*EXERCISE INPUT*:

- Opening Delimiter -

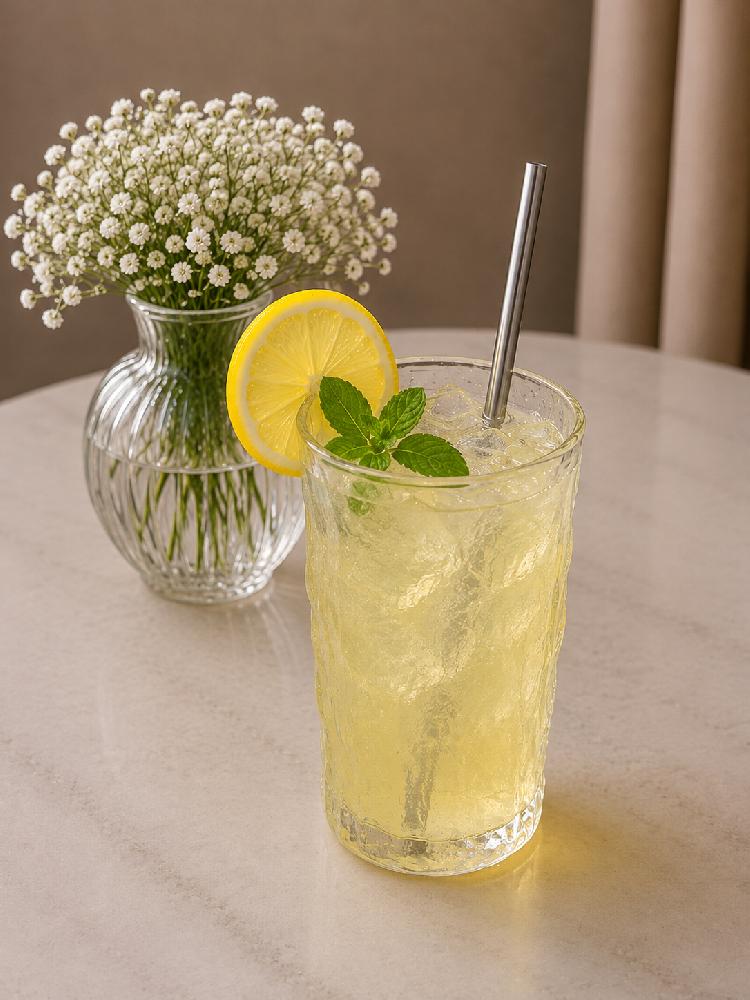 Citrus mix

- Closing Delimiter -
- Opening Delimiter -

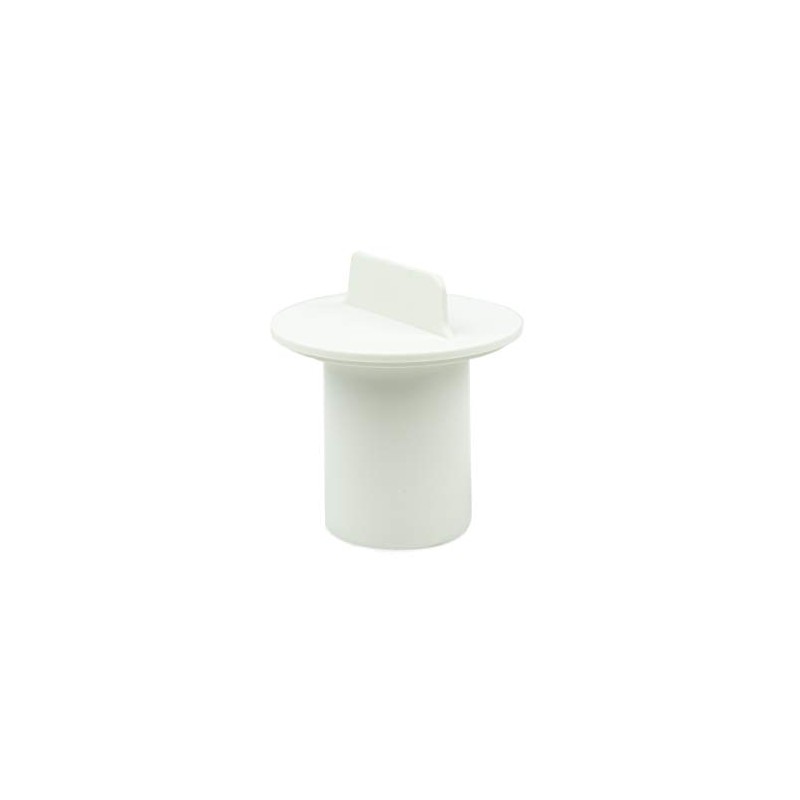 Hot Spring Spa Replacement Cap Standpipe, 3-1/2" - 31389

- Closing Delimiter -
- Opening Delimiter -

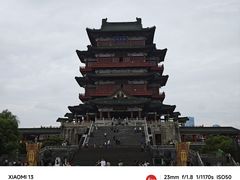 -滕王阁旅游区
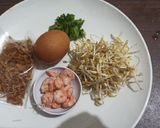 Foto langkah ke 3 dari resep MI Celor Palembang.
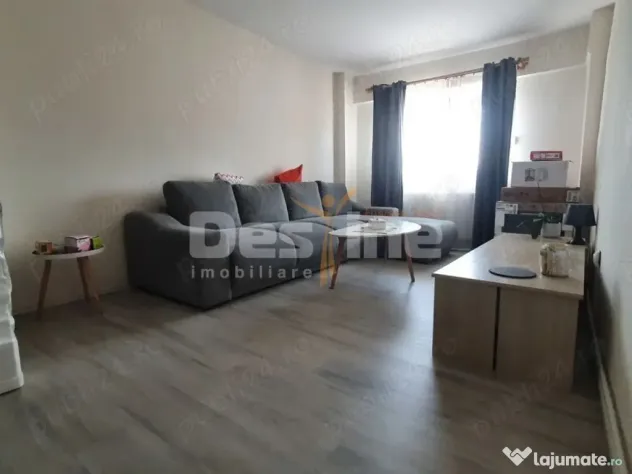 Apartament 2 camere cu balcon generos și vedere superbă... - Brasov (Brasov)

- Closing Delimiter -

*EXERCISE DETAILS*: Nothing outside the stretch above, from the line with "Foto langkah ke" through the line with "Apartament 2 camere", is set down. Transcribe that stretch exactly, ends included, but not its pictures.

*RESPONSE*:
 Foto langkah ke 3 dari resep MI Celor Palembang.
 Apartament 2 camere cu balcon generos și vedere superbă... - Brasov (Brasov)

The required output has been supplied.